Une pause qui pourrait profiter à un Brésil qui chancèle toujours autant. D’abord dominateur au Venezuela, le Brésil de Dorival reste en équilibre précaire, capable de vaciller lors de ses temps faibles, mais surtout de perdre le fil lorsque l’adversité augmente. Les semaines passent et si le sélectionneur voit des progrès, son équipe reste tout de même assez jeune pour bon nombre de ses éléments, elle montre surtout les mêmes failles avec des couloirs toujours aussi faibles (un comble pour la Seleção), un milieu de terrain au sein duquel il manque un vrai créateur et surtout une ligne offensive composée quasi exclusivement d’ailiers. Conséquence, le Brésil est aussi prévisible qu’il n’avance pas, à l’exception de l’Équateur, battu d’un but, il n’a vaincu aucune équipe du top 6. Et tel est justement le danger qui guette la Seleção : car après avoir concédé le nul face à l’Uruguay, elle doit se préparer à un triptyque de tous les dangers en mars/juin avec réception de la Colombie, déplacement en Argentine et déplacement en Équateur. S’il reste inconcevable que le Brésil puisse passer par les barrages pour aller à la prochaine Coupe du Monde, surtout dans ce format, la menace d’une dérive est réelle et d’ici mars, bien des choses pourraient arriver, notamment pour Dorival Júnior, et pourraient remettre tout en question.

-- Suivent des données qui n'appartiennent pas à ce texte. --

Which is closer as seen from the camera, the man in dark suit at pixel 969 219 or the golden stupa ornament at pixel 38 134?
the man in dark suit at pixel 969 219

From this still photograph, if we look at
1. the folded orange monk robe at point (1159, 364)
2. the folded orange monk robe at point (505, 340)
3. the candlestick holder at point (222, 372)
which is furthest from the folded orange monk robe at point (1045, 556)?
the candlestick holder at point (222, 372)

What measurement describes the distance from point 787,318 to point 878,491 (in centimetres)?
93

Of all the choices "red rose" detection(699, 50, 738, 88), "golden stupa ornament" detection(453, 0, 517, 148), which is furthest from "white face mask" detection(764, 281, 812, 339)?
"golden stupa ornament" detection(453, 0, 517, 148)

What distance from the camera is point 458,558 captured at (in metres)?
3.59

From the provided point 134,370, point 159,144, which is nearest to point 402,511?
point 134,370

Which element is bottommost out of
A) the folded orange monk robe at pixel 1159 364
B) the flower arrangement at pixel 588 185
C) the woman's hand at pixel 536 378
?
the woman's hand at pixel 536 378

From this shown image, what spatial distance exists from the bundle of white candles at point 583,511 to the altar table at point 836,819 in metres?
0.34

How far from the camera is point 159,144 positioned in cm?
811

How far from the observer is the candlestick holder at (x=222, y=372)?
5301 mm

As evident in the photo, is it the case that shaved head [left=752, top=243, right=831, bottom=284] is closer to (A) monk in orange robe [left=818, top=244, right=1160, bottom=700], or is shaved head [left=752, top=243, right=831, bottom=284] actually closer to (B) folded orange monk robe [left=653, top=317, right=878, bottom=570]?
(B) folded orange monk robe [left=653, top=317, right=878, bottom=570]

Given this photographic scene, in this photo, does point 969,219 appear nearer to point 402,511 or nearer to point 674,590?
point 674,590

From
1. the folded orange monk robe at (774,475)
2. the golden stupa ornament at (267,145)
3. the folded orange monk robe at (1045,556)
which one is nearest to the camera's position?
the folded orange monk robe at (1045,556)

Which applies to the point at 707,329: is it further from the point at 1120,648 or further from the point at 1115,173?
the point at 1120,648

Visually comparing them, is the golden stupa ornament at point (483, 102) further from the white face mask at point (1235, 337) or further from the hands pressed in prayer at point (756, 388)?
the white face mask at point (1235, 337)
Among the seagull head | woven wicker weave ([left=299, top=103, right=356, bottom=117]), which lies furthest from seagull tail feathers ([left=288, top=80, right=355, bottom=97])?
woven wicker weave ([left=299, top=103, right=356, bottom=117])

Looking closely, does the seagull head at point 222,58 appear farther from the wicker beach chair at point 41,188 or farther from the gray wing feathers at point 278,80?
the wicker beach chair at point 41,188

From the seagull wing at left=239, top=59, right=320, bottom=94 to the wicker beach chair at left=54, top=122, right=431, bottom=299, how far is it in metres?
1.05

La menace du barrage semble s’éloigner car un écart s’est creusé et deux, voire trois équipes vont désormais lutter pour cette septième place. Parmi elles, le Venezuela, d’abord bien parti mais qui désormais fait du surplace. Le contenu reste intéressant, mais cette Vinotinto montre encore trop de faiblesses, notamment défensives, pour espérer avancer plus vite. En témoigne le carton pris au Chili face à une Roja qui semblait pourtant totalement à la dérive, mais qui en a profité pour se relancer.
Longtemps hors course, le Chili termine 2024 sur sa seule victoire de l’année en éliminatoires (l’unique autre dans cette campagne étant le 2-0 face au Pérou en octobre 2023). Le Venezuela n’a pas gagné le moindre match d’éliminatoires en 2024, peinant à confirmer sa belle Copa América, et se retrouve désormais au pied du barrage, doublé par une Bolivie qui semble avoir également déjà conclu sa belle session de septembre/octobre depuis le set reçu en Argentine. Les deux dernières sorties, une défaite sans lutter face à l’Équateur à Guayaquil et un nul miraculeux à la maison face au Paraguay doivent être rapidement oubliées si la Verde veut confirmer qu’elle peut aller chercher un barrage. Les deux prochaines sessions seront déterminantes, notamment en juin quand la Bolivie jouera Venezuela et Chili, ses deux concurrents directs.
Un Chili que l’on pensait mort mais qui respire encore, la victoire décrochée face à la Vinotinto, premier succès depuis octobre 2023 en éliminatoires, l’ayant relancé. La Roja de Gareca est encore largement perfectible, mais elle n’est plus qu’à quatre points. De quoi entretenir une illusion qui semblait perdue, qu’importe l’immense difficulté que seront les prochains rendez-vous.